Seven full positions were sold from the portfolio during the second quarter in addition to the previously mentioned HMS Holdings. The Fund took profits in Advisory Board and Yahoo! as valuations became rich relative to their fundamentals. FactSet Research Systems and MetLife were sold due to the identification of other companies that we believe to be better relative opportunities.
Apple, Carnival, and Fluor were all eliminated from the portfolio for company-specific reasons. For Apple, that meant poor visibility that made it difficult to evaluate. We didn’t think that the management at Carnival had addressed its maintenance and control problems.

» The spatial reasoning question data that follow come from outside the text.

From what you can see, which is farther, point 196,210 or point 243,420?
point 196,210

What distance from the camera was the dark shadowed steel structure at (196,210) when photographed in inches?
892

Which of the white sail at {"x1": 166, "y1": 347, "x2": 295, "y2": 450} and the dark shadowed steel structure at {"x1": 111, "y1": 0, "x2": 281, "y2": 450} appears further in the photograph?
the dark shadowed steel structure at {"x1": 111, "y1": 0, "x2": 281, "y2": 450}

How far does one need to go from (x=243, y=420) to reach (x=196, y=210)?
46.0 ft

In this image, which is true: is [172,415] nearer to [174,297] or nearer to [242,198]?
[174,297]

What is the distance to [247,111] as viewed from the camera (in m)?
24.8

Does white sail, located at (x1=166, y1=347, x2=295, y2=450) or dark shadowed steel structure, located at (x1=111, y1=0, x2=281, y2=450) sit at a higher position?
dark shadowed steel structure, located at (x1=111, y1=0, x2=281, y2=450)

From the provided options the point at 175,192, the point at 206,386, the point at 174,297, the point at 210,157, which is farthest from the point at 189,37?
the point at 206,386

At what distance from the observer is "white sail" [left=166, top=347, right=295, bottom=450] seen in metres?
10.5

We thought that trends in the operations at Fluor could likely decelerate given the downturn in the commodities sector.
Given these changes and the correction relative to the Russell 1000 during the quarter, we think the valuation of the overall portfolio has improved, leaving the Fund well positioned as we move into the second half of the year.
TAMRO Capital Partners
As of June 30, 2013, Allergan comprised 1.82% of the portfolio's assets, Athenahealth – 1.43%, HMS Holdings – 0.00%, Redwood Trust – 1.38%, Franklin Resources – 1.51%, Raymond James Financial – 2.05%, American International Group – 3.11%, Boeing – 1.66%, Colfax – 2.58%, Ultra Petroleum – 1.37%, Best Buy – 2.17%, Seagate Technology – 2.09%, and Edwards Lifesciences – 2.05%.
Note: Small- and mid-cap stocks are considered riskier than large-cap stocks due to greater potential volatility and less liquidity.